[Extrait du document]
▶

Il haussait la voix au fur et à mesure que mes pas s'accéléraient dans le couloir. Je finis par courir à perdre haleine alors qu'il criait "Bonne soirée, m. Pogorzelski!" de sa voie enjouée.


EPILOGUE

C'était il y a trois jours. La nuit même, Etienne était revenu, me privant de sommeil. Des chats peuplent ma rue, ma cour - je ne sais pas si ils sont apparus récemment, où si je ne les remarque qu'à présent et qu'ils ont toujours été là.

Hier soir, Etienne n'était pas seul. J'ai eu droit à un choeur complet de schizophrènes marmonnant durant la nuit tout entière. Privé de sommeil depuis deux nuits, je commence à perdre mes repères. Je relis parfois certains passages de ma confession en me demandant si, en effet, je ne suis pas simplement en train de m'imaginer tout ça.

Quelqu'un frappe à ma porte.

9 commentaires:

Raph (non, l'autre)(non, l'autre)(non... hum je perds mon temps) a dit…

Joli.

Le chat qui lui lèche la main, une petite référence à Nyarlathotep ? ;)

Le Responsable a dit…

Non, peut-être.

Le Responsable a dit…

Pour approfondir: y'a plein de trucs que je voulais mettre dans la nouvelle mais que j'ai préféré que pas, pour ne pas faire trop long (je voulais une petite nouvelle, pas un roman).

Notamment, les Egyptiens divisaient le concept de folie en deux termes, un pour la schizophrénie ("haute" ou "grande" folie) et un pour tout le reste. Et les Egyptiens dynastique et les chats, hein, bon.

J'avais aussi l'idée hautement blasphématoire de diagnostiquer tous les prophètes comme schizophrène. Ce qui aurait fait de T. Gondii...

Mais j'avais des pavés dans mes vitres, avec mon bol actuel.

◀

Données de lecture de graphiques
▶

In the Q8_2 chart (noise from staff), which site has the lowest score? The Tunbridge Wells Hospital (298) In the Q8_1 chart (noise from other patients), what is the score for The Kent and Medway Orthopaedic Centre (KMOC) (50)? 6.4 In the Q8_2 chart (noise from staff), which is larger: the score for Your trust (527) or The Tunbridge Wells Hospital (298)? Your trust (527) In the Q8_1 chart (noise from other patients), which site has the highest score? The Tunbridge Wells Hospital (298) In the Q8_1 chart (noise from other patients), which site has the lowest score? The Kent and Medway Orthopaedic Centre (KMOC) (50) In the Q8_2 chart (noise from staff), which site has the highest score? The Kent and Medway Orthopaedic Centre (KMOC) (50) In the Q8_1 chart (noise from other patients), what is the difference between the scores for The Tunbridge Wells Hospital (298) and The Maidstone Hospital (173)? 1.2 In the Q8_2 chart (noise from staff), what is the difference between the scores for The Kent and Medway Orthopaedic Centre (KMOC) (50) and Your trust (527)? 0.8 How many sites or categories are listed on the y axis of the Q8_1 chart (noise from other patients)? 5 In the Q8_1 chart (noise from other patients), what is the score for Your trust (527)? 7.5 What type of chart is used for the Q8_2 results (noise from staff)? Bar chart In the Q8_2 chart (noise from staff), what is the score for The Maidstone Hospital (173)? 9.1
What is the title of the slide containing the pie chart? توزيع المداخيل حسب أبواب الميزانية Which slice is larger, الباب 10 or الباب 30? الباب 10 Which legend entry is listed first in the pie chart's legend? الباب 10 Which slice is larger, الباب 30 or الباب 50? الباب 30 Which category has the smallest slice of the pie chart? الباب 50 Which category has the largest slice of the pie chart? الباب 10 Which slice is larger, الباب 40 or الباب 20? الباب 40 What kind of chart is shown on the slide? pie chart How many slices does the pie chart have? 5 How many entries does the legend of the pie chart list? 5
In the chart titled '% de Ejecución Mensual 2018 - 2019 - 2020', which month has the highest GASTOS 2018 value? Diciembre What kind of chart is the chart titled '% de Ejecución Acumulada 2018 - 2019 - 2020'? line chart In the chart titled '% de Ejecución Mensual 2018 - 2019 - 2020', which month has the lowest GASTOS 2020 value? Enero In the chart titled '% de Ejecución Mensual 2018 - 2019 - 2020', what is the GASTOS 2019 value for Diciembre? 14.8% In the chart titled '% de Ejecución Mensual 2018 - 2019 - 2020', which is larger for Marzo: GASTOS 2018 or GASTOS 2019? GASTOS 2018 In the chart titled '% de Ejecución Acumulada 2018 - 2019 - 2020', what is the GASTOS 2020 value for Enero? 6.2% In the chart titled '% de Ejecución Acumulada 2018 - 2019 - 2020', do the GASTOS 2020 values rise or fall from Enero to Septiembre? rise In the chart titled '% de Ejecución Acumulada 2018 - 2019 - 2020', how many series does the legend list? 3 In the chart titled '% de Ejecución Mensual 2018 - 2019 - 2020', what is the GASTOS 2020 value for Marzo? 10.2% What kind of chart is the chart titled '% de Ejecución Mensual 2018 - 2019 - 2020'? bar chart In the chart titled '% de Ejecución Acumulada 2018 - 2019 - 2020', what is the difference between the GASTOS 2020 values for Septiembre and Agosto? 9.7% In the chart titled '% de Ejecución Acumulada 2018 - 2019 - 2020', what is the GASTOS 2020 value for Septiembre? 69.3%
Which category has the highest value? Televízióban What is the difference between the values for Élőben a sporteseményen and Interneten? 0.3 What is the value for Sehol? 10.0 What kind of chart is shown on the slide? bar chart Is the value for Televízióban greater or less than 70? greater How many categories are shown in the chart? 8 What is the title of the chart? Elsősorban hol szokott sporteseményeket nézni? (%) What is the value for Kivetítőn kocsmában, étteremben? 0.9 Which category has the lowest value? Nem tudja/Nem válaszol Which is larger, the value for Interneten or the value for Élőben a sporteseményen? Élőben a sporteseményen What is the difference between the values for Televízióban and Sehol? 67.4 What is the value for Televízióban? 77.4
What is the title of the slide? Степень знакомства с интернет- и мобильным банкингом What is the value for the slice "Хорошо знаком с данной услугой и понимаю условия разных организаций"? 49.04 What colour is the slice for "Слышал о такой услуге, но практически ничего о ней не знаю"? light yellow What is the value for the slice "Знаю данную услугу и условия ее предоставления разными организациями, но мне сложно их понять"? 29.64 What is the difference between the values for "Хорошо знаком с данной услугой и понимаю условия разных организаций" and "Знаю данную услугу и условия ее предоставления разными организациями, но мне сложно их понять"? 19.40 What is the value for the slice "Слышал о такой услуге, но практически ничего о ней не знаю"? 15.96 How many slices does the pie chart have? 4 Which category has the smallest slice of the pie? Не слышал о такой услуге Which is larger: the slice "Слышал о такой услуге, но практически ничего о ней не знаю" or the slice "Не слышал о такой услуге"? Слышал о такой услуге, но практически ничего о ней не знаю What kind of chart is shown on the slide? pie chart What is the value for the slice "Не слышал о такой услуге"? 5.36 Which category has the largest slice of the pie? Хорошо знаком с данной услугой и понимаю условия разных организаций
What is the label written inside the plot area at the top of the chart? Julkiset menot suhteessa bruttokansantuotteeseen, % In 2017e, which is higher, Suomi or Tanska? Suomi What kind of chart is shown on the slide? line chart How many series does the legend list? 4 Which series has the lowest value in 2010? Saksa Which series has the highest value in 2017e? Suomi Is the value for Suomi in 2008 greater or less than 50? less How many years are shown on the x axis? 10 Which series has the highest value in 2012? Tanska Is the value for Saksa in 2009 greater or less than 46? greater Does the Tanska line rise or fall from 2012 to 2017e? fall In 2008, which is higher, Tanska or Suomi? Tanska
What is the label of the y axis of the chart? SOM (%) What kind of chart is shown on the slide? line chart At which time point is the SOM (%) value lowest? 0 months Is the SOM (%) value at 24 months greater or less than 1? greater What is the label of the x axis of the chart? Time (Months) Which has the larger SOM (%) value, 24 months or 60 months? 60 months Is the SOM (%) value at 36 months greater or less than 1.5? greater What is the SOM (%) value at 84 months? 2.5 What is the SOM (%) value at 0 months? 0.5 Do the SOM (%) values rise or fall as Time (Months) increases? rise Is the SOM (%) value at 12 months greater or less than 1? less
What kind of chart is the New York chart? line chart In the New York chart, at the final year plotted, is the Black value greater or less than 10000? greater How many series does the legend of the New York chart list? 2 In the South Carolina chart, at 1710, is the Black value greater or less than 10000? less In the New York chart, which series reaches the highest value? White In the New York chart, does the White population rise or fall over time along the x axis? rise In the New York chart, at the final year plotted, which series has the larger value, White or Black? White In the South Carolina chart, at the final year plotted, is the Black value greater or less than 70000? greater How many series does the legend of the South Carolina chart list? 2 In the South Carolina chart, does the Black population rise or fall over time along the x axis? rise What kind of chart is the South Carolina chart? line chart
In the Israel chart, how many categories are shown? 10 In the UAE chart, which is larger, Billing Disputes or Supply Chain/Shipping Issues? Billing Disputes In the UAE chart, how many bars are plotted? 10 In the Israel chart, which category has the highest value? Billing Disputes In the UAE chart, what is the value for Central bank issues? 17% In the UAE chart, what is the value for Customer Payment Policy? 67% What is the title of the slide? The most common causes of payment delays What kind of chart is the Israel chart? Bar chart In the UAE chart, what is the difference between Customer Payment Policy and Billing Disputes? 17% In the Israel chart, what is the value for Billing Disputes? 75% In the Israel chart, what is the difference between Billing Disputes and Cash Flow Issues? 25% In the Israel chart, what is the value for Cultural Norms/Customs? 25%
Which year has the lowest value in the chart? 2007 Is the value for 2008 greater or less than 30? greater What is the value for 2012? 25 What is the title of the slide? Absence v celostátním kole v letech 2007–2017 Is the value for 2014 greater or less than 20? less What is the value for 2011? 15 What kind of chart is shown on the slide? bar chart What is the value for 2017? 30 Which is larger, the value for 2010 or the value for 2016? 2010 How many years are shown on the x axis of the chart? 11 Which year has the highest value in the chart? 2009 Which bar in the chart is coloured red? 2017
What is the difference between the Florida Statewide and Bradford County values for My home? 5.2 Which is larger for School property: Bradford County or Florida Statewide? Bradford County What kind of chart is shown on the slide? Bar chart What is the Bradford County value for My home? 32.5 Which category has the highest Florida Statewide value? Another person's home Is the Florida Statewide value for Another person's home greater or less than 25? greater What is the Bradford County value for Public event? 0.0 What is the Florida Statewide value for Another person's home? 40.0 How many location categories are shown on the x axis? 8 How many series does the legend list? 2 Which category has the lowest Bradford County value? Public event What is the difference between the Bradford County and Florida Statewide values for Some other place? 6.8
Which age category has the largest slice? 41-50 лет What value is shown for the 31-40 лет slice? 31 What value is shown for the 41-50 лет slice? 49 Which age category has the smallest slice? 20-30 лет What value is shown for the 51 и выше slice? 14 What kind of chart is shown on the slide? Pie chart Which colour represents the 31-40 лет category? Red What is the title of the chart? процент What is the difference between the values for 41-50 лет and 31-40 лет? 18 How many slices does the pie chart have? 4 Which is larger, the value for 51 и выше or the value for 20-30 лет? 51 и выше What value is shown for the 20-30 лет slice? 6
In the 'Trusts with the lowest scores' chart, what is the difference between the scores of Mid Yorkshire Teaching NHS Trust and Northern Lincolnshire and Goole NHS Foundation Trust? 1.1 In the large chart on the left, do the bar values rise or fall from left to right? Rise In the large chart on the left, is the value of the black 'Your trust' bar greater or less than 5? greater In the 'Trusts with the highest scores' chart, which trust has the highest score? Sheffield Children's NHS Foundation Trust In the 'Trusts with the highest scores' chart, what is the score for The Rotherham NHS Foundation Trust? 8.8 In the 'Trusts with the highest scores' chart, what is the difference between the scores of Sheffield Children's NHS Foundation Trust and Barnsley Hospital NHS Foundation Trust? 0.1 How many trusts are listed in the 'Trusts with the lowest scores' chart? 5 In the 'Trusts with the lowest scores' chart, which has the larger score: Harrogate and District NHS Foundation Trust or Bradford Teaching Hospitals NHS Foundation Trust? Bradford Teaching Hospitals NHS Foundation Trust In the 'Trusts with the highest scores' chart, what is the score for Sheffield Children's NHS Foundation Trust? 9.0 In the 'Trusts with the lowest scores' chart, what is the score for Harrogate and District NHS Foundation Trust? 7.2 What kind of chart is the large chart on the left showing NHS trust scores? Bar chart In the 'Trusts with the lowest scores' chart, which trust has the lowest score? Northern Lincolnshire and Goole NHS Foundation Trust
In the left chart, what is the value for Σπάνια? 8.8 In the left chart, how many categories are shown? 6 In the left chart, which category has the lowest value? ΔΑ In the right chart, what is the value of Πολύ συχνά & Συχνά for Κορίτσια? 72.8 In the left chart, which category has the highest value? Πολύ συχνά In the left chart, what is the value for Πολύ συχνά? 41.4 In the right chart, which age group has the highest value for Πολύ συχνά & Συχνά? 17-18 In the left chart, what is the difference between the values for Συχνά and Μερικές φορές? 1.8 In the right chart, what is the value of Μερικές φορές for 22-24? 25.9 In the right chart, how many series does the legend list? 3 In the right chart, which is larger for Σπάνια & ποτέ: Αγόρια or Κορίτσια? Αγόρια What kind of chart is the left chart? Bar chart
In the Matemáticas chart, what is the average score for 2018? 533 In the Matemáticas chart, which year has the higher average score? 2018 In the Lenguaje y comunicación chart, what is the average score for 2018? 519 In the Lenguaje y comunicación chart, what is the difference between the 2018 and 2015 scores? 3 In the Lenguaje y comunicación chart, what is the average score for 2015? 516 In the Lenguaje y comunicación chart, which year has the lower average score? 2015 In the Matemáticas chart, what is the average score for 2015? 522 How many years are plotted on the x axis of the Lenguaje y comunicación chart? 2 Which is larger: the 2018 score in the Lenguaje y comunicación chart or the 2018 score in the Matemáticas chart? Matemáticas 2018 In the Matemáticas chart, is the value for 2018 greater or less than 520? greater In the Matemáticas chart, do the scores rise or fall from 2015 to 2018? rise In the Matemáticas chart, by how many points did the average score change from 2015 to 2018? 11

◀

[Consignes]
• a. Ces affirmations concordent-elles avec l'extrait ? Pour chacune, répondez par oui ou par non et citez textuellement les mots de l'extrait qui permettent de trancher.
(i) La personne qui raconte n'a pas dormi depuis deux nuits.
(ii) Hier soir, Etienne était seul.
(iii) Le Responsable dit avoir voulu écrire un roman.
• b. Recopiez mot pour mot le passage de l'extrait qui s'ouvre sur les mots contenant « Il haussait la » et se ferme sur « m'imaginer tout ça. ».
Appuyez-vous uniquement sur l'extrait.

[Corrigé]
• a.
(i) Oui : « Privé de sommeil depuis deux nuits »
(ii) Non : « Hier soir, Etienne n'était pas seul. »
(iii) Non : « je voulais une petite nouvelle, pas un roman »

• b.
Il haussait la voix au fur et à mesure que mes pas s'accéléraient dans le couloir. Je finis par courir à perdre haleine alors qu'il criait "Bonne soirée, m. Pogorzelski!" de sa voie enjouée.


EPILOGUE

C'était il y a trois jours. La nuit même, Etienne était revenu, me privant de sommeil. Des chats peuplent ma rue, ma cour - je ne sais pas si ils sont apparus récemment, où si je ne les remarque qu'à présent et qu'ils ont toujours été là.

Hier soir, Etienne n'était pas seul. J'ai eu droit à un choeur complet de schizophrènes marmonnant durant la nuit tout entière. Privé de sommeil depuis deux nuits, je commence à perdre mes repères. Je relis parfois certains passages de ma confession en me demandant si, en effet, je ne suis pas simplement en train de m'imaginer tout ça.